= Document extract =
|---|

Question
I'm sorry...hopefully this is the information that you need. The part that I'm having trouble with is in bold. This chapter uses the class rectangleType
I'm sorry...hopefully this is the information that you need. The part that I'm having trouble with is in bold.
This chapter uses the class rectangleType to illustate how to overload the operators +, *, ==, !=, >>, and <<. In this exercise, first redefine the class rectangleType by declaring the instance variables as protected and then overload additional operators as defined in parts a to c.
a. Overload the pre- and post-increment and decrement operators to increment and decrement, respectively, the length and width of a rectangle by one unit. (Note that after decrementing the length and width, they must be postive.)
b. Overload the binary operator - to subtract the dimensions of one rectangle from the corresponding dimensions of another rectangle. If the resulting dimensions are not positive, output an appropriate message and do not perform the operation.
c. The operators == and != are overloaded by considering the lengths and widths of rectangles. Redefine the functions to overload the relational operator by considering the areas of rectangles as follows: Two rectangles are the same, if they have the same area; otherwise, the rectangles are not the same. Similary, rectangle yard1 is greater than rectangle yard2 if the area of yard1 is greater than the area of yard2. Overload the remaining relational operators using similar definitions.
d. Write the definitions of the functions to overload the operators defined in parts a to c.
e. Write a test program that tests various operations on the class rectangleType.

|---|

= Material provided =
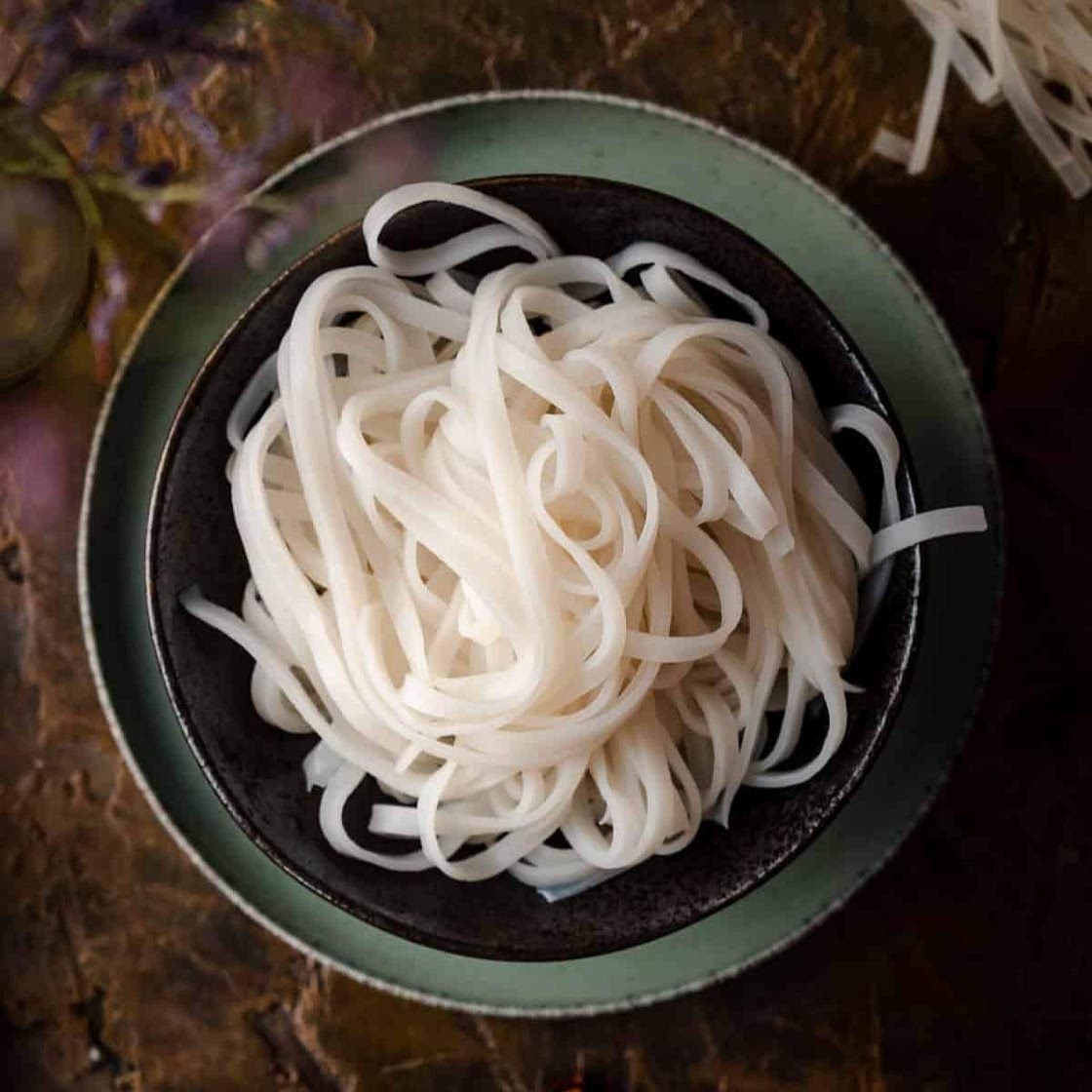 How To Cook Rice Noodles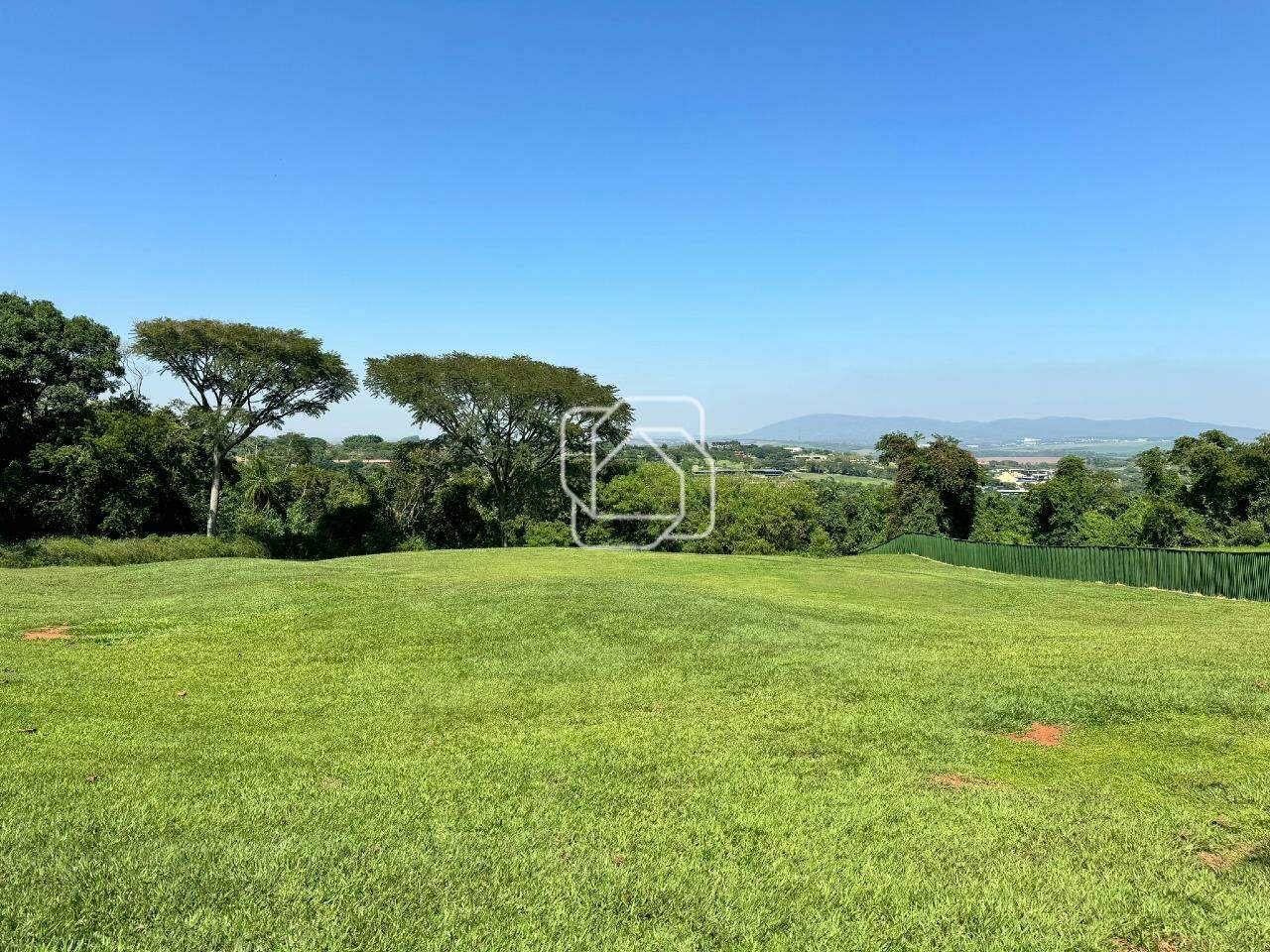 Terreno à venda em Porto Feliz - SP - Condomínio Fazenda Boa Vista:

|---|

= What this exercise asks =
1. In the rectangleType exercise, under what condition is rectangle yard1 greater than rectangle yard2?
2. Please reproduce the rectangleType exercise word for word from "This chapter uses the class rectangleType to" to "must be postive.)".

= Answers =
1. When the area of yard1 is greater than the area of yard2.

2.
This chapter uses the class rectangleType to illustate how to overload the operators +, *, ==, !=, >>, and <<. In this exercise, first redefine the class rectangleType by declaring the instance variables as protected and then overload additional operators as defined in parts a to c.
a. Overload the pre- and post-increment and decrement operators to increment and decrement, respectively, the length and width of a rectangle by one unit. (Note that after decrementing the length and width, they must be postive.)